Literatur

Zwei Theaterstücke


von Martin Schörle


120 Seiten
© 2016 Engelsdorfer Verlag Leipzig
www.engelsdorfer-verlag.de
ISBN 978-3-96008-408-2



"Nichtalltägliches aus dem Leben eines Beamten" nennt sich das erste "Theaterstück", welches im Prinzip eher einem kabarettistischen Vortrag gleicht. Der Monolog des "Vollblutverwaltungsgenies" Hans Fredenbek, der in direkter Ansprache ans Publikum seine kleinkarierten Lebensweisheiten zum Besten gibt, und sich immer weiter in Belanglosigkeiten verliert, ist nicht nur langweilig, sondern zieht sich auch noch.
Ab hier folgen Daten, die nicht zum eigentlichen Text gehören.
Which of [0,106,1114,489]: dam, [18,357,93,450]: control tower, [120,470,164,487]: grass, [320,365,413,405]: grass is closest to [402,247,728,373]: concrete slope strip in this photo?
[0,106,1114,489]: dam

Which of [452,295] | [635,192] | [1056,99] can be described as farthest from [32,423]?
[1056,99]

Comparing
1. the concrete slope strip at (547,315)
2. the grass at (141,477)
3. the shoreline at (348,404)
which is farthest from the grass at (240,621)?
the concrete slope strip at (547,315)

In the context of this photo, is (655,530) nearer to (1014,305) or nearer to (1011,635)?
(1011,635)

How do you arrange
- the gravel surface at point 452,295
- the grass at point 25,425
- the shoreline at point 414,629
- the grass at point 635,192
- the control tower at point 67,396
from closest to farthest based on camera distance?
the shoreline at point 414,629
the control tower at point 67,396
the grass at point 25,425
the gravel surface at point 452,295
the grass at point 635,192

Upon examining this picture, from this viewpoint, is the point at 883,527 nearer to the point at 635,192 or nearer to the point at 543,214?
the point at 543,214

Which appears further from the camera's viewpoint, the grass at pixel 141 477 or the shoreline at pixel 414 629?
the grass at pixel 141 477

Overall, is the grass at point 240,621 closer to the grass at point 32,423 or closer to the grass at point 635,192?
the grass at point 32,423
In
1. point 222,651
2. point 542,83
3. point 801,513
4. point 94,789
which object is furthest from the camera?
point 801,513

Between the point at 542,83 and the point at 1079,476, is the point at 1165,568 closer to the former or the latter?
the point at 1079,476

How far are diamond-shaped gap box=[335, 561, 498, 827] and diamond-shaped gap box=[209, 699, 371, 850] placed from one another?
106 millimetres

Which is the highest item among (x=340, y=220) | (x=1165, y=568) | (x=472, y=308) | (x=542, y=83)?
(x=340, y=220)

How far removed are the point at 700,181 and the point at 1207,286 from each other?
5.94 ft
Da helfen auch Gags aus der Mottenkiste nicht. Mit bemühten Ansprachen wie "Mal ganz unter uns Neurotikern ... ähm ... Pastorentöchtern" konnte man Mitte des vorigen Jahrhunderts sicherlich einige Lacher einstreichen, während sich die heutige Zielgruppe allenfalls bei einem Altennachmittag mit Kaffee und Kuchen einfinden würde.

Jene würde dann auch auch die Gags mit Inge Meysel, Maria Hellwig und Jopie Heesters verstehen, wobei sich Hans Fredenbek spätestens im "Exkurs ins Seelenleben der Frau" bis auf die Knochen blamiert: "Bei Frauen spielt sich alles in der linken Gehirnhälfte ab, Männer haben auch eine rechte."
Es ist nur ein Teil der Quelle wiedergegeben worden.